_ACTION ITEM 1_
Copy the stretch of the parenting blog text from "My downstairs is" through "of us today!" word for word.
_ACTION ITEM 2_
Write the next part of the parenting blog text, picking up right after its final sentence.

_GIVEN PASSAGE_
>>>
Monday, September 14, 2009

Not Me Monday


Welcome to Not Me! Monday! This blog carnival was created by MckMama. You can head over to her blog to read what she and everyone else have not been doing this week.

I am not writing my first Not Me's in eons because I've been too lazy to keep up with my blog.

I certainly have not been trying to keep Connor asleep when I take Sean to school so I can put him in my bed and snooze with him. Not me, I'm up bright and early doing Mommy chores every day.

My downstairs is not an utter disaster because I watched my friend's son this morning and rather than plan lovely activities for him and Connor I let them pull every toy out of every basket, drawer, container...

That said I did not realize the other day that there are toys in 10 rooms in our house and if you count the Elmo toilet seat in the half bath downstairs we officially have toys in EVERY room in our house. So much for designating a toy room (the former dining room) and a game room (WII, Playstation, DVD player etc.)

I am not feeling sleepy after being up for only 5 hours and would not gratefully take a nap if I was willing to let Connor have one. However, since I don't want to be up until 11 reading him stories we will avoid naptime for either of us today!

I am not planning on visiting another MDO this afternoon so I can move my son out of the dark, loud room his current MDO thinks is an appropriate environment for 50 or so children for 5 hours.

I am also NOT still concerned about what our friends who teach at that MDO and are members of the church will think if we do pull Connor out. Okay I'm lying, I do care but I really really don't want to care so much about other's opinions of me. Especially when it comes to the good of my kids.

Finally, after all my complaining about the lack of rain, I am not secretly disgusted by the amount of mud in my backyard and glad the sun is finally shining today. Noooo, we desperately need water even if my yard is too far gone to benefit from it. I'm a giving soul who worries about the good of the community not the fact that the mud is being tracked in and the dog, who hates the house, is lonely enough to try and come in now--sorry, no muddy paws in the house now when you won't come in when you're clean. (I should note we have a patio and detached garage the dog can go in so she's not out in the elements!)

Thursday, September 3, 2009

MDO, what have they done

I was so excited to go to Connor's MDO orientation last night. We changed churches because his previous MDO only does 3 hours for 3 year olds and is pretty pricey for those 6 hours a week. I thought I was so lucky to get into another program which has a great reputation and is for 5 hours twice a week.
<<<
_DATASET RECORDS_
>>>
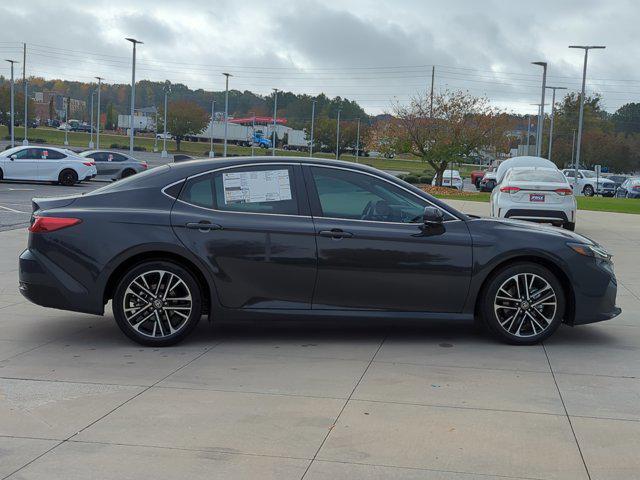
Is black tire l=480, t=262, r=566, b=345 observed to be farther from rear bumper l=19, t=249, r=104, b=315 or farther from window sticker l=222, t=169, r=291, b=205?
rear bumper l=19, t=249, r=104, b=315

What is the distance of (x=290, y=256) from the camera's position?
22.0ft

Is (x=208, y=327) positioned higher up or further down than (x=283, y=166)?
further down

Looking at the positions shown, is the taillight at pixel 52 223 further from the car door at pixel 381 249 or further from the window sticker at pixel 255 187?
the car door at pixel 381 249

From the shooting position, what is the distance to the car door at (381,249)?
6734 millimetres

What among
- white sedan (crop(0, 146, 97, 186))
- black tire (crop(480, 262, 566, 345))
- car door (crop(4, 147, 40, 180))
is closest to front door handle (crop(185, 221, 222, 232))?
black tire (crop(480, 262, 566, 345))

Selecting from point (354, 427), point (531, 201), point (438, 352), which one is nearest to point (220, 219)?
point (438, 352)

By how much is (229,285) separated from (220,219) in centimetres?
54

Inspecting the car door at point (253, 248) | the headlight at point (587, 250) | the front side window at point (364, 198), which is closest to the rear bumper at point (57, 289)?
the car door at point (253, 248)

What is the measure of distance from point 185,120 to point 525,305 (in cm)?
9148

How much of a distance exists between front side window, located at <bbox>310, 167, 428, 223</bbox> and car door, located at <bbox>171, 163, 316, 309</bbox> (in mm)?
257

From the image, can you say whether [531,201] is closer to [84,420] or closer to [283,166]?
[283,166]

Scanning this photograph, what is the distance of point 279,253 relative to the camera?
6.71 m

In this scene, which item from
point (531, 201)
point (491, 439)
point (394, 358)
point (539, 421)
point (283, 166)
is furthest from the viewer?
point (531, 201)

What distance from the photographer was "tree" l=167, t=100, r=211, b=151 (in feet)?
313
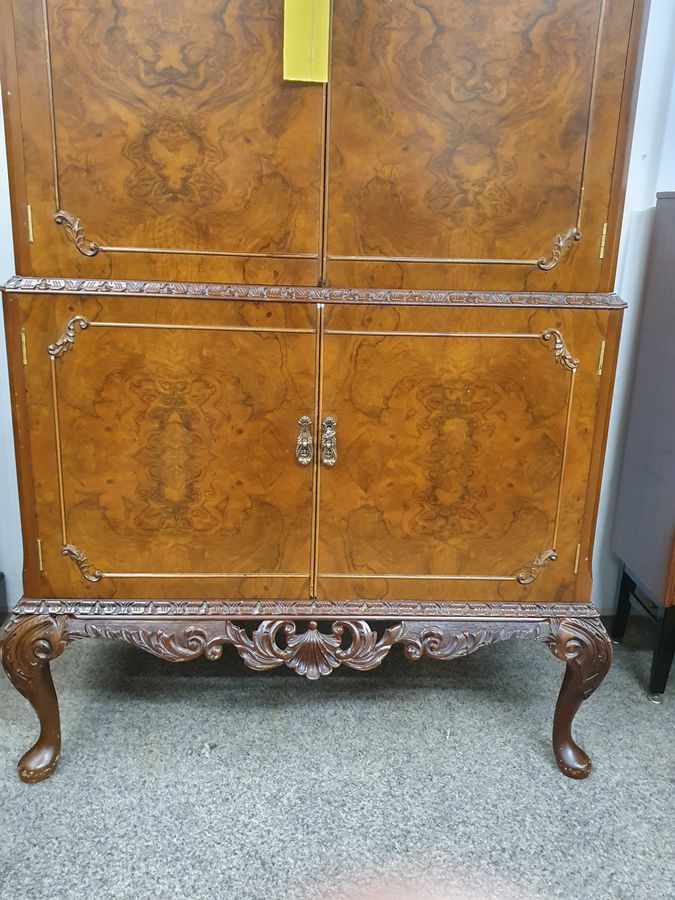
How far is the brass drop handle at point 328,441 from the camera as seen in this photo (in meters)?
1.38

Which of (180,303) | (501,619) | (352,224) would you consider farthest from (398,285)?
(501,619)

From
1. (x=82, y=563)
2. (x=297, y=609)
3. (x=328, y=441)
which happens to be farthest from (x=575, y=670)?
(x=82, y=563)

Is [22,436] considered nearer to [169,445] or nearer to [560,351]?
[169,445]

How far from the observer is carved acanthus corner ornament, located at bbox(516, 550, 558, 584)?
4.77 feet

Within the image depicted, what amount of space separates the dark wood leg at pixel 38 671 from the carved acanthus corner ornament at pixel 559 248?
108 cm

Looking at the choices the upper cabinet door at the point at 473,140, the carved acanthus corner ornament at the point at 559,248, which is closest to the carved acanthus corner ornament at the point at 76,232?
the upper cabinet door at the point at 473,140

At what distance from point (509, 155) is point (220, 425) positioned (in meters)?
0.67

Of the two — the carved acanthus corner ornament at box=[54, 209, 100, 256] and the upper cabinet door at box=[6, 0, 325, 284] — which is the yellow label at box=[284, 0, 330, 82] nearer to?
the upper cabinet door at box=[6, 0, 325, 284]

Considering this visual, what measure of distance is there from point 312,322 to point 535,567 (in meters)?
0.62

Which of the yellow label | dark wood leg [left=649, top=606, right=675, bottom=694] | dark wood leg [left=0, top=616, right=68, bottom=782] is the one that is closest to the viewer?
the yellow label

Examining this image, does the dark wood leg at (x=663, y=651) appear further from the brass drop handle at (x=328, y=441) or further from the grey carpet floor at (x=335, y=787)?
the brass drop handle at (x=328, y=441)

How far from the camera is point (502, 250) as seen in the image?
52.3 inches

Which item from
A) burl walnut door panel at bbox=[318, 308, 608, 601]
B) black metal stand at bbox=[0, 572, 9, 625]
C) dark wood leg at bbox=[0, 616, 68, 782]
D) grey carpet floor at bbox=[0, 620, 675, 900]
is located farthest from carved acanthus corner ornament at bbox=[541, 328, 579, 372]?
black metal stand at bbox=[0, 572, 9, 625]

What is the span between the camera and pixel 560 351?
136 centimetres
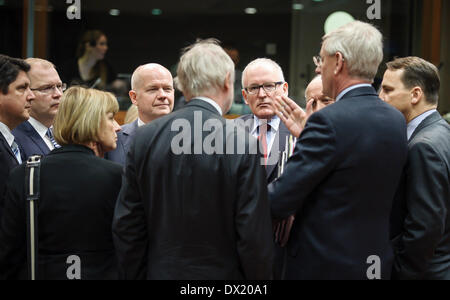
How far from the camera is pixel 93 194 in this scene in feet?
7.55

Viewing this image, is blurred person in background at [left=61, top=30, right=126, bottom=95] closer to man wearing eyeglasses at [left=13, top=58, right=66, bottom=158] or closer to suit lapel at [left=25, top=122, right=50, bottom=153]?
man wearing eyeglasses at [left=13, top=58, right=66, bottom=158]

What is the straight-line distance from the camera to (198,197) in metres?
2.11

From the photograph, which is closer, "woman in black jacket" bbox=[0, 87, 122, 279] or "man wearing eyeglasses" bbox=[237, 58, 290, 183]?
"woman in black jacket" bbox=[0, 87, 122, 279]

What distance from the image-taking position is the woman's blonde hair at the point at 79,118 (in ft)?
7.70

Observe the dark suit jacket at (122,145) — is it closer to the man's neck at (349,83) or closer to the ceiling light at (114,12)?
the man's neck at (349,83)

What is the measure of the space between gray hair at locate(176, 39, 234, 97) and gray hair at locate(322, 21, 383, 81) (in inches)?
19.5

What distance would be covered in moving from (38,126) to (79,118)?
39.2 inches

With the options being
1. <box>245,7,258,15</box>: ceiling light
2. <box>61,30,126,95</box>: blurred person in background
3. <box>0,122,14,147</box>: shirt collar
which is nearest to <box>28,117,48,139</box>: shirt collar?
<box>0,122,14,147</box>: shirt collar

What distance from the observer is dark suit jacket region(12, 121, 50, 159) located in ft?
10.0

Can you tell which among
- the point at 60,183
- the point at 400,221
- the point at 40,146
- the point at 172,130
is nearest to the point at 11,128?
the point at 40,146

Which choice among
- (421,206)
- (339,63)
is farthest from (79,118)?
(421,206)

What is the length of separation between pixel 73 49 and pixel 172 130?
491 cm

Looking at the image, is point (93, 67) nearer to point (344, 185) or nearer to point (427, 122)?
point (427, 122)

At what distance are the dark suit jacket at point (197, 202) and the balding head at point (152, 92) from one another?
4.78 feet
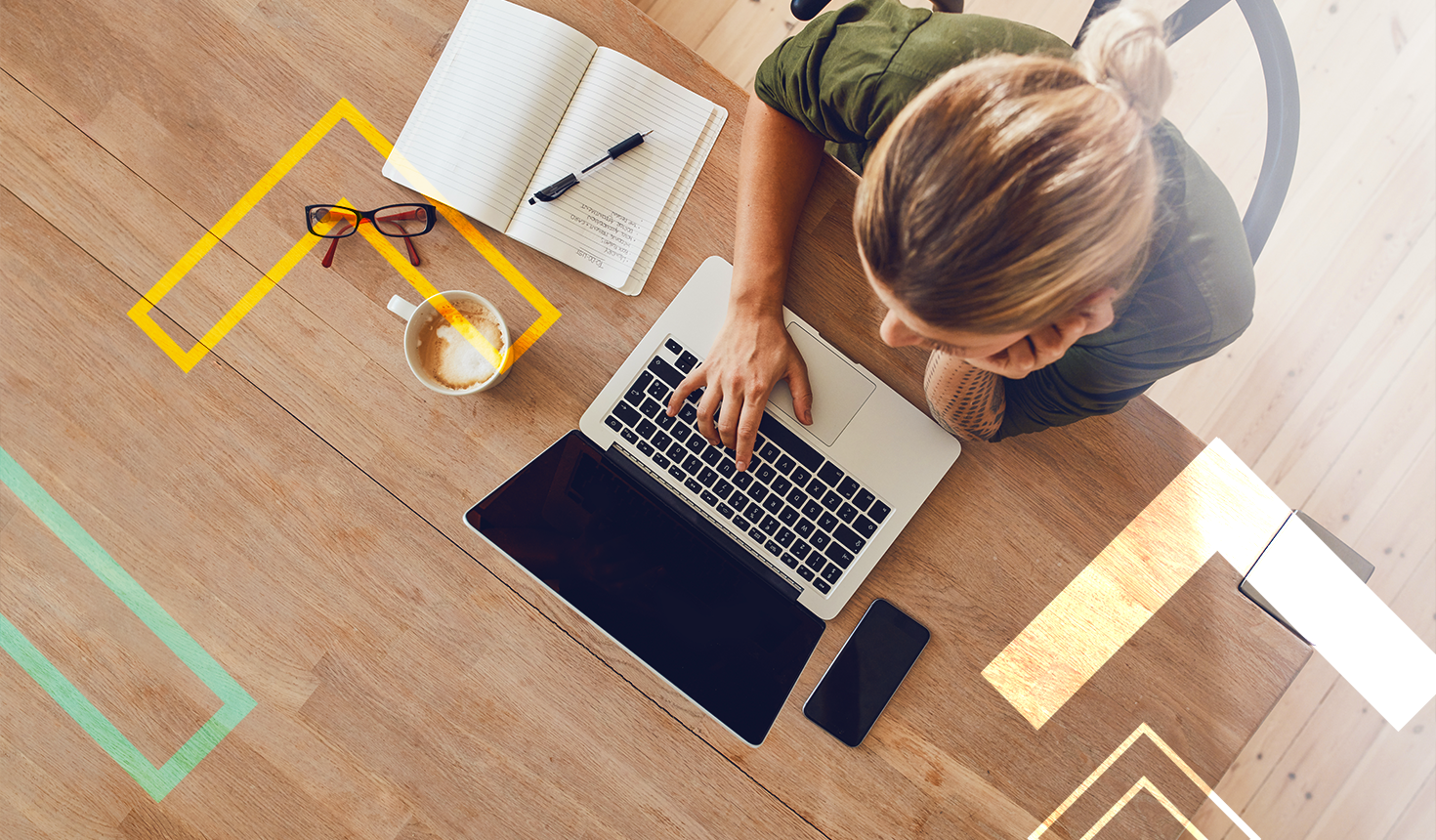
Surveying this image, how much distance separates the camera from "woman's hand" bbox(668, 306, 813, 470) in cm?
79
<<<
_ANSWER SPACE 1_
My downstairs is not an utter disaster because I watched my friend's son this morning and rather than plan lovely activities for him and Connor I let them pull every toy out of every basket, drawer, container...

That said I did not realize the other day that there are toys in 10 rooms in our house and if you count the Elmo toilet seat in the half bath downstairs we officially have toys in EVERY room in our house. So much for designating a toy room (the former dining room) and a game room (WII, Playstation, DVD player etc.)

I am not feeling sleepy after being up for only 5 hours and would not gratefully take a nap if I was willing to let Connor have one. However, since I don't want to be up until 11 reading him stories we will avoid naptime for either of us today!

_ANSWER SPACE 2_
During the summer I received some mail about new classrooms but didn't think much of it. I'd been shown large bright rooms with windows and bathrooms when I picked up the application and dropped off my first check back in March. Last night they proudly (???) sent us over to the old sanctuary to see the only classroom that was complete with the assurance the rest would be done before the following Tuesday. We walked into a room with windows at only the entrance and what looked alot like office wall dividers creating "classrooms". That would be dividers slightly higher than my head where they stopped. That's right no ceiling except the sanctuary ceiling WAY over my head. So essentially Connor will be in a large open area with some dividers and however many kids they are from 18 mo's to 3 years. I didn't count the other class sizes but his has 18 kids in a small space!

I'm so frustrated I've barely cried even though I desperately want to. I've gotten on one waiting list and have a call in to another MDO. If I'd had any idea that this church was going to preempt the MDO rooms to expand it's Pre-K and Kinder (higher tuition perhaps?) I would have NEVER applied. MDO programs are impossible to get into in my part of town and now I'm stuck trying to decide if I should send him to what feels like a large basement full of screaming kids--without nearby bathrooms BTW--or keep him home until I can find somewhere else, which may mean all year. Oh, shoot, NOW I am crying. To top it off they've already got over $300 of our non-refundable money and want another monthly payment of $175 by the 15th of this month.